» Requisitos do exercício: Copie o trecho da entrevista sobre o emprego, começando em "Houve medidas certas, medidas" e indo até "não chegaram mesmo.".

» Texto fornecido:
+ + + +

Que avaliação faz das medidas extraordinárias desenhadas pelo Governo para “salvar” postos de trabalho? Deveriam ter implicado um travão mais rígido aos despedimentos?

Houve medidas certas, medidas curtas e medidas ausentes. Certamente que criar o mecanismo de lay-off [simplificado] foi muito relevante, [mas] em muitas situações foi curto, muito burocrático e [teria sido] preferível estender mais esse apoio de forma a permitir que as empresas pudessem manter os postos de trabalho. Do ponto de vista de outras dimensões que também representam muito emprego — estou a pensar nos trabalhadores independentes –, aí as regras foram tardias e, nalguns casos, não chegaram mesmo.

Quando se entra numa crise, o emprego tem mais resiliência, e quando a crise acaba o desemprego muitas vezes não recupera logo. Temo que, desta vez, isto também aconteça.

Que projeção faz sobre o futuro, a curto prazo, do mercado de trabalho português? Antecipa que haverá recuperação relativamente rápida ou um agravamento e uma nova vaga de despedimentos assim que os apoios sejam retirados das empresas?

+ + + +

» Material de base:
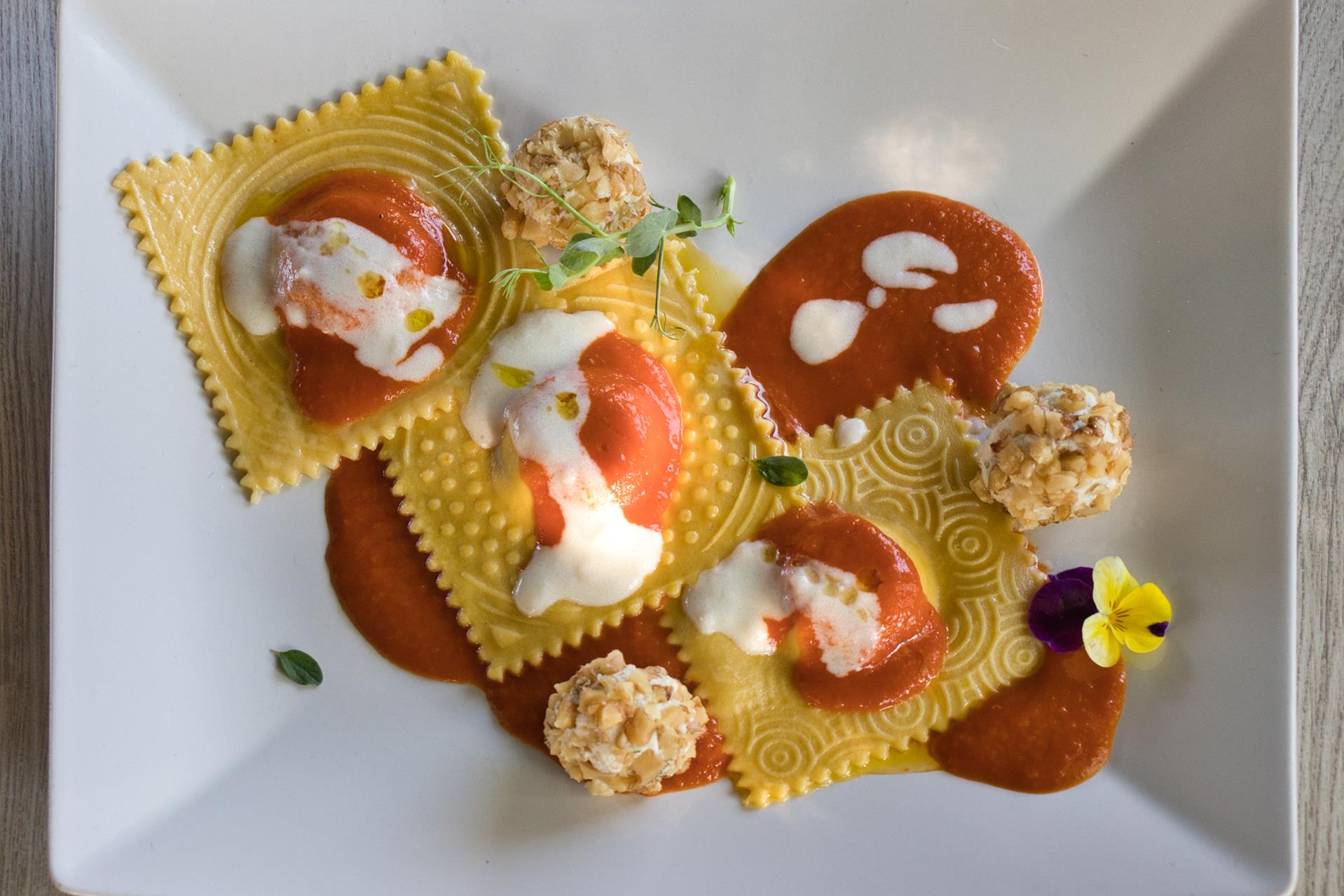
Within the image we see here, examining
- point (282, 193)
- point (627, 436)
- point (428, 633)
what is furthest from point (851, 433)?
point (282, 193)

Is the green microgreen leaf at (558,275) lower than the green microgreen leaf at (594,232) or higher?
lower

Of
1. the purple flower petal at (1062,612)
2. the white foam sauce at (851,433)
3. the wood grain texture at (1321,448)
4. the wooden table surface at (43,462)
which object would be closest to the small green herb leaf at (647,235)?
the white foam sauce at (851,433)

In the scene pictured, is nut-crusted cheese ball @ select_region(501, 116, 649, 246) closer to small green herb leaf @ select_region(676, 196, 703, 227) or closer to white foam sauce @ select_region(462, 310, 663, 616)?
small green herb leaf @ select_region(676, 196, 703, 227)

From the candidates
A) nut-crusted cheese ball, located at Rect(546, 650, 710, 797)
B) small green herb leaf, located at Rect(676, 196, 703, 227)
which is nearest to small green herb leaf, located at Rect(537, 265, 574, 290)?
small green herb leaf, located at Rect(676, 196, 703, 227)

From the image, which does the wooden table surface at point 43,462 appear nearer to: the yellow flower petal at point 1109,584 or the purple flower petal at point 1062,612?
the yellow flower petal at point 1109,584

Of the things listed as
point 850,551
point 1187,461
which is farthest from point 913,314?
point 1187,461

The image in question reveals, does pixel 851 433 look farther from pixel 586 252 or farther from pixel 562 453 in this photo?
pixel 586 252

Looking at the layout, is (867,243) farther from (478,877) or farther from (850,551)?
(478,877)
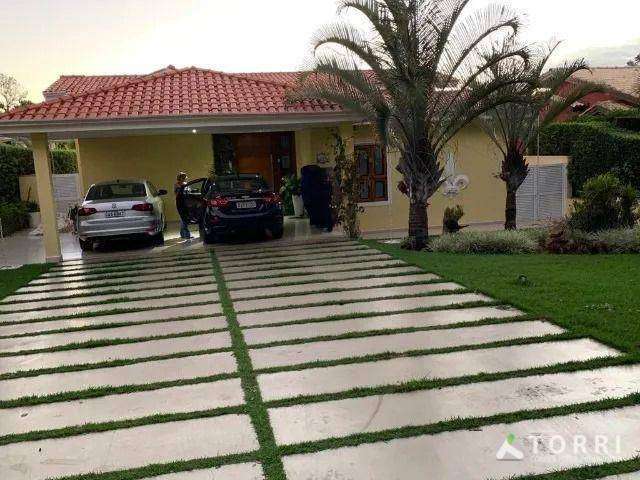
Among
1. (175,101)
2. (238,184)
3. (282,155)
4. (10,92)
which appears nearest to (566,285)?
(238,184)

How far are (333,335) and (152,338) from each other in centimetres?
198

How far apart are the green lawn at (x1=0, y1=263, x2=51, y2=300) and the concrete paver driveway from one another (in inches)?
58.4

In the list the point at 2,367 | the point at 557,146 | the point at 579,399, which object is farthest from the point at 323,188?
the point at 557,146

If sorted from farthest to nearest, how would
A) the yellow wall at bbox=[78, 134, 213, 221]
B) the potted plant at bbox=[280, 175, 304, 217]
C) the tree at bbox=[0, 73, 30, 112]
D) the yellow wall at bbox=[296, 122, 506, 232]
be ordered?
the tree at bbox=[0, 73, 30, 112]
the yellow wall at bbox=[78, 134, 213, 221]
the potted plant at bbox=[280, 175, 304, 217]
the yellow wall at bbox=[296, 122, 506, 232]

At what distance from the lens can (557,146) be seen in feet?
72.9

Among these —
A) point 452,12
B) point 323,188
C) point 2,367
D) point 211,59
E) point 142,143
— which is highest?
point 211,59

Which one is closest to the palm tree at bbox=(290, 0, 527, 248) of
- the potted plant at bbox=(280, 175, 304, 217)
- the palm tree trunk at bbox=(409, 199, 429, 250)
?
the palm tree trunk at bbox=(409, 199, 429, 250)

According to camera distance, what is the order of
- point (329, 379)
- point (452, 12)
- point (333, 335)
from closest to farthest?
point (329, 379), point (333, 335), point (452, 12)

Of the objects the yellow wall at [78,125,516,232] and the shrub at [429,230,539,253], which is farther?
the yellow wall at [78,125,516,232]

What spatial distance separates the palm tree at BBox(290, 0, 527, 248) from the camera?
10000 mm

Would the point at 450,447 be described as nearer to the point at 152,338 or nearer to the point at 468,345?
the point at 468,345

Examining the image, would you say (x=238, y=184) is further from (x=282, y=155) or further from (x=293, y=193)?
(x=282, y=155)

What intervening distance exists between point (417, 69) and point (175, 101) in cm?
516

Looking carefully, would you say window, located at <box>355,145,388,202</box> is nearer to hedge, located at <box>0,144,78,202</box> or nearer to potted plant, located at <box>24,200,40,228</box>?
Answer: potted plant, located at <box>24,200,40,228</box>
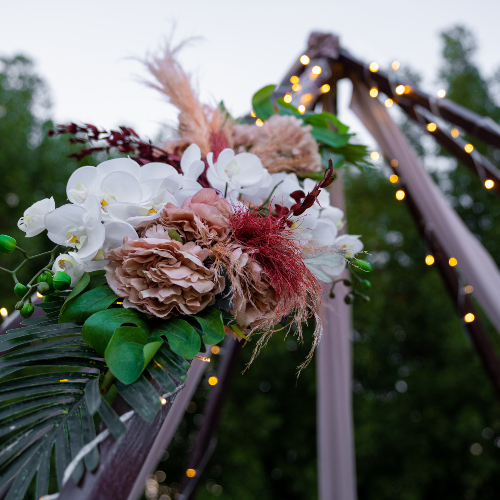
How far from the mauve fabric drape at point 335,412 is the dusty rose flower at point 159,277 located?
4.75 feet

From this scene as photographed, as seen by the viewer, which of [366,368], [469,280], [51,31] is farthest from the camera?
[366,368]

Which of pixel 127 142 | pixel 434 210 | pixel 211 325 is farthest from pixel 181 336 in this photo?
pixel 434 210

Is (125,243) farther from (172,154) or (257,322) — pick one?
(172,154)

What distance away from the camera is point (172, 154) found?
836mm

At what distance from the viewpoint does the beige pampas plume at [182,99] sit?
31.2 inches

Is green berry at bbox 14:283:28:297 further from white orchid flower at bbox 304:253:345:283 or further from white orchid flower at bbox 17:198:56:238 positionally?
white orchid flower at bbox 304:253:345:283

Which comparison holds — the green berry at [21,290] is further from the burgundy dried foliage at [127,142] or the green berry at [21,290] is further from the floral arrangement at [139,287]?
the burgundy dried foliage at [127,142]

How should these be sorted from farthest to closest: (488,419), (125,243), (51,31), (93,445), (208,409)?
(488,419)
(51,31)
(208,409)
(125,243)
(93,445)

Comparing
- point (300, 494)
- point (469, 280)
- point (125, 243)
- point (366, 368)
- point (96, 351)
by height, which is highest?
point (366, 368)

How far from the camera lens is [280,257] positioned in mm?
556

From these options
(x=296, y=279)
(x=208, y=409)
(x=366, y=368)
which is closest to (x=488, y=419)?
(x=366, y=368)

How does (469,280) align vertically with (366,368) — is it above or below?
below

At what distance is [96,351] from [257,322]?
215 millimetres

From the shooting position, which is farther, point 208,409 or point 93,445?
point 208,409
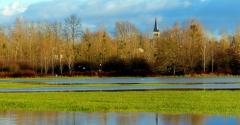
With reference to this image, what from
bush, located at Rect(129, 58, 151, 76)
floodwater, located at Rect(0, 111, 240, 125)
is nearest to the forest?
bush, located at Rect(129, 58, 151, 76)

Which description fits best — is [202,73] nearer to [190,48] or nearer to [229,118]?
[190,48]

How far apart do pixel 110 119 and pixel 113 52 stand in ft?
347

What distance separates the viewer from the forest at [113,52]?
118500mm

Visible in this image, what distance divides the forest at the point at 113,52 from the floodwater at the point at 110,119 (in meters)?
83.4

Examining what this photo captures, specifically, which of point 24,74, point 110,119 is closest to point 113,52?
point 24,74

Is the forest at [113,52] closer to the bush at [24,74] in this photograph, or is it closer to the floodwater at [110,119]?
the bush at [24,74]

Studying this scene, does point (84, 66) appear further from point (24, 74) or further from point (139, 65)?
point (24, 74)

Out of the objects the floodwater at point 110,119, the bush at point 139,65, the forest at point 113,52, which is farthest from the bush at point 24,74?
the floodwater at point 110,119

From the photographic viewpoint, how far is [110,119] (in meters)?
24.0

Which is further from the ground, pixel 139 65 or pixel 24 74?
pixel 139 65

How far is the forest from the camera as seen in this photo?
11850 cm

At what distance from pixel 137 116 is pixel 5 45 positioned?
379 ft

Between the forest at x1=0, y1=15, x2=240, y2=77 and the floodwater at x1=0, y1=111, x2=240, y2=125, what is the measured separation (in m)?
83.4

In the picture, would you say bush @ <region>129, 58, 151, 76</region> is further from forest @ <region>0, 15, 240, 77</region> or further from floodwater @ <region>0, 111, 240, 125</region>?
floodwater @ <region>0, 111, 240, 125</region>
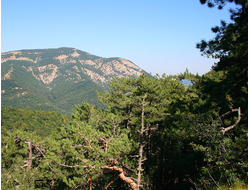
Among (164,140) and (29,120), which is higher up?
(164,140)

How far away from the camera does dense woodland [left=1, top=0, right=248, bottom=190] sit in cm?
506

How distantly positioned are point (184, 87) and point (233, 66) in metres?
→ 9.30

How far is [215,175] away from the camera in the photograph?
608 centimetres

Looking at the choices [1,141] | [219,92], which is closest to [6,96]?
[1,141]

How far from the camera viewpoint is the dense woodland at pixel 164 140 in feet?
16.6

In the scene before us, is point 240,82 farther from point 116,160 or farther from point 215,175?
point 116,160

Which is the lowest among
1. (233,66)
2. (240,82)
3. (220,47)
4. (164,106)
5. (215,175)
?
(215,175)

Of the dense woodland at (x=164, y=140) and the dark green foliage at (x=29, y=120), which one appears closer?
the dense woodland at (x=164, y=140)

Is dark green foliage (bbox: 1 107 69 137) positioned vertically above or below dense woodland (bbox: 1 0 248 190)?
below

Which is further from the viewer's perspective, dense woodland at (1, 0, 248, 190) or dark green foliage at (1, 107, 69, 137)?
dark green foliage at (1, 107, 69, 137)

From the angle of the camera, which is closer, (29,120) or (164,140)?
(164,140)

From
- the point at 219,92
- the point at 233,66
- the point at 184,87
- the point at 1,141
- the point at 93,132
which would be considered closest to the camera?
the point at 233,66

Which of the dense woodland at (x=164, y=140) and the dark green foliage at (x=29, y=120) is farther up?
the dense woodland at (x=164, y=140)

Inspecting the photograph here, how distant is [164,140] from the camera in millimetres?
12102
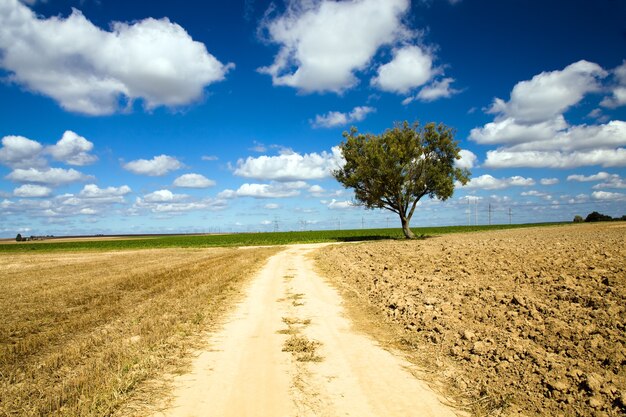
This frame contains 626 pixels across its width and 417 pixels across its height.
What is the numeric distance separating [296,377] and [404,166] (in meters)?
44.2

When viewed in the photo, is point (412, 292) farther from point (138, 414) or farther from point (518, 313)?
point (138, 414)

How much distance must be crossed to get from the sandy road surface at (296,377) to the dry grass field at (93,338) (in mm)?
865

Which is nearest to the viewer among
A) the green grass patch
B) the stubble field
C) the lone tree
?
the stubble field

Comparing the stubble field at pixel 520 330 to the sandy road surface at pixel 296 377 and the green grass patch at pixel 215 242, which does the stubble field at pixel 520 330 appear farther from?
the green grass patch at pixel 215 242

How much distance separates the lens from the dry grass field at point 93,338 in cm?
554

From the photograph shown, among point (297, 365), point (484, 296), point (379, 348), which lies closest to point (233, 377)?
point (297, 365)

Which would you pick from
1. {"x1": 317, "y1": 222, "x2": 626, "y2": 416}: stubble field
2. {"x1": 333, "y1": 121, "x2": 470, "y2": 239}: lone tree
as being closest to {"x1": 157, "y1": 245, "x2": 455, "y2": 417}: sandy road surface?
{"x1": 317, "y1": 222, "x2": 626, "y2": 416}: stubble field

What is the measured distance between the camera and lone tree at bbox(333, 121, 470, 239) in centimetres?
4719

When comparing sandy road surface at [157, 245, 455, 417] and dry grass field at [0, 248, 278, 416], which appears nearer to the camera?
sandy road surface at [157, 245, 455, 417]

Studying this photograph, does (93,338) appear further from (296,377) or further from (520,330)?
(520,330)

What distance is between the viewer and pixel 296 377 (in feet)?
20.4

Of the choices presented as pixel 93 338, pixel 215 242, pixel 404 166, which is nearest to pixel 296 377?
pixel 93 338

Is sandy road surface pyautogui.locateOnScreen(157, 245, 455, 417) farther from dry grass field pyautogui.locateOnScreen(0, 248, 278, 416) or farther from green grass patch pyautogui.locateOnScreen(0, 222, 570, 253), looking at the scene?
green grass patch pyautogui.locateOnScreen(0, 222, 570, 253)

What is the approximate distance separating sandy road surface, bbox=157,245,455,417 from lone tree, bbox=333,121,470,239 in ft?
129
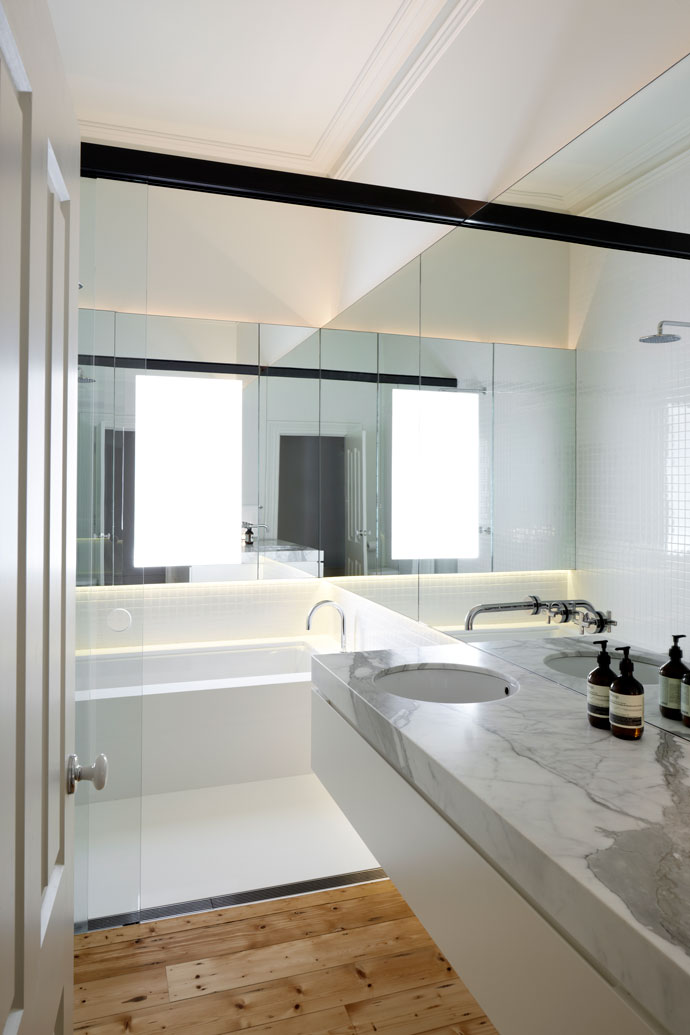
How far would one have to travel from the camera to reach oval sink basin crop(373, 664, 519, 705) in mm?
1916

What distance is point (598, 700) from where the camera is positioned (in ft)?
4.79

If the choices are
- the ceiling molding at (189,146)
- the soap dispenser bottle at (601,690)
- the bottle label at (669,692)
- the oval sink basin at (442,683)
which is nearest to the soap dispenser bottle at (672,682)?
the bottle label at (669,692)

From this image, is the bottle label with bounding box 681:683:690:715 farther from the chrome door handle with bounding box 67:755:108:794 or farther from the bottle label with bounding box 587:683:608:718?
the chrome door handle with bounding box 67:755:108:794

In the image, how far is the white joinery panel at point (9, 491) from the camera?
64 cm

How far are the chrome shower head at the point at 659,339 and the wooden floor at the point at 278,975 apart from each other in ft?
5.71

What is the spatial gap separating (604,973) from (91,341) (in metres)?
1.92

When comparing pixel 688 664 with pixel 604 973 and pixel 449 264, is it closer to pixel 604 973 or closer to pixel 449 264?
pixel 604 973

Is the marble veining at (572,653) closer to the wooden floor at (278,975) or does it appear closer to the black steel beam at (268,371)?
the wooden floor at (278,975)

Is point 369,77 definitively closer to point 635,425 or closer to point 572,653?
point 635,425

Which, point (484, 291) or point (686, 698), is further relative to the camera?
point (484, 291)

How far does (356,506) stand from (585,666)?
186cm

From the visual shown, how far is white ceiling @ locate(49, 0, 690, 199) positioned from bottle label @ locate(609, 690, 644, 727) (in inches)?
54.8

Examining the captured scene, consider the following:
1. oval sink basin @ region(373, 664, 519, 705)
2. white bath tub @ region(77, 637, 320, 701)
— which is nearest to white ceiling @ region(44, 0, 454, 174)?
oval sink basin @ region(373, 664, 519, 705)

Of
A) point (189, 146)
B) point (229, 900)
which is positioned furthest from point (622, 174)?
point (189, 146)
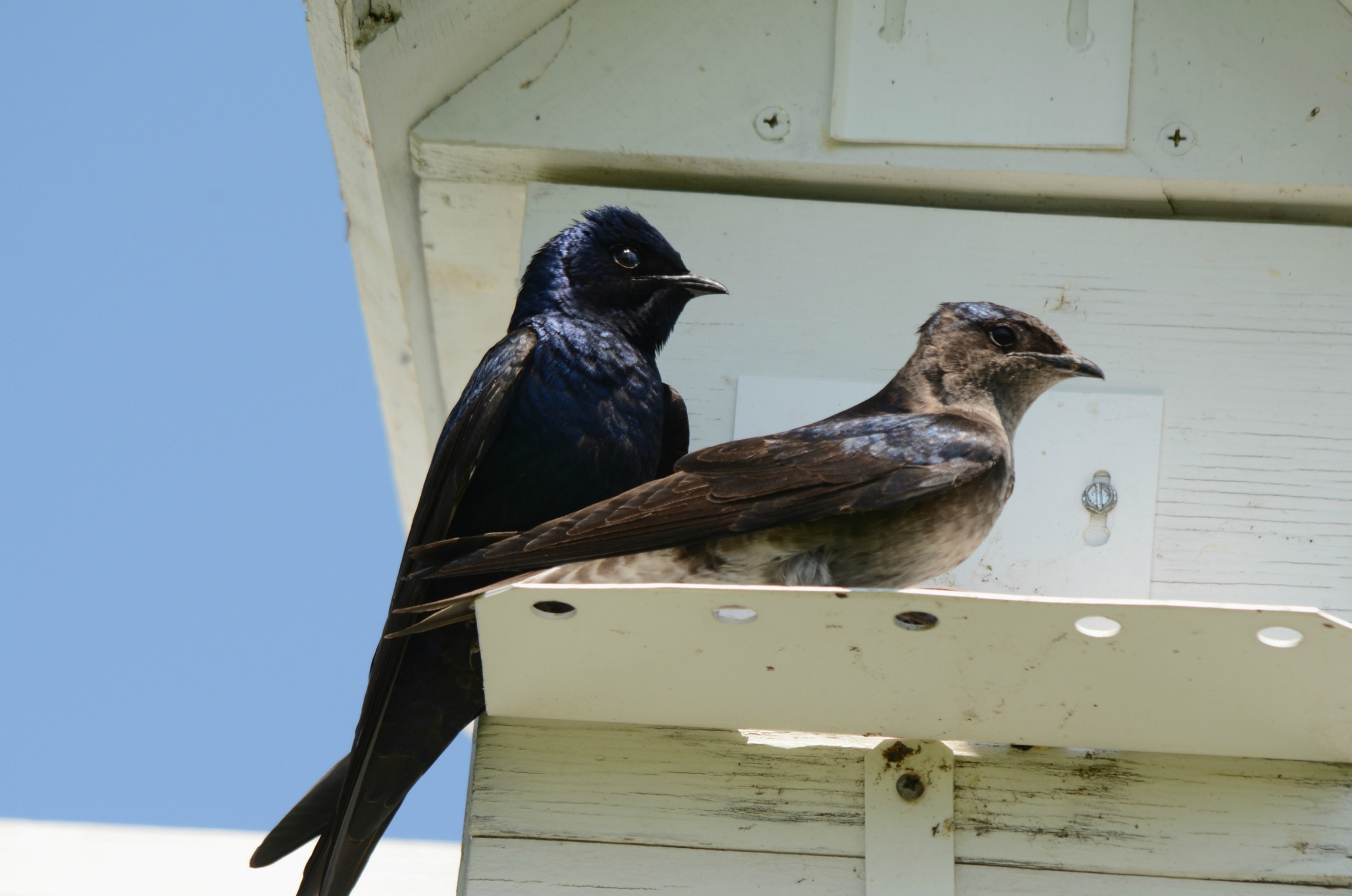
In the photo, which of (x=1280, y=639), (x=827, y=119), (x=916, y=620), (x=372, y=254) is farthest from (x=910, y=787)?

+ + + +

» Resultado abaixo:
Houve medidas certas, medidas curtas e medidas ausentes. Certamente que criar o mecanismo de lay-off [simplificado] foi muito relevante, [mas] em muitas situações foi curto, muito burocrático e [teria sido] preferível estender mais esse apoio de forma a permitir que as empresas pudessem manter os postos de trabalho. Do ponto de vista de outras dimensões que também representam muito emprego — estou a pensar nos trabalhadores independentes –, aí as regras foram tardias e, nalguns casos, não chegaram mesmo.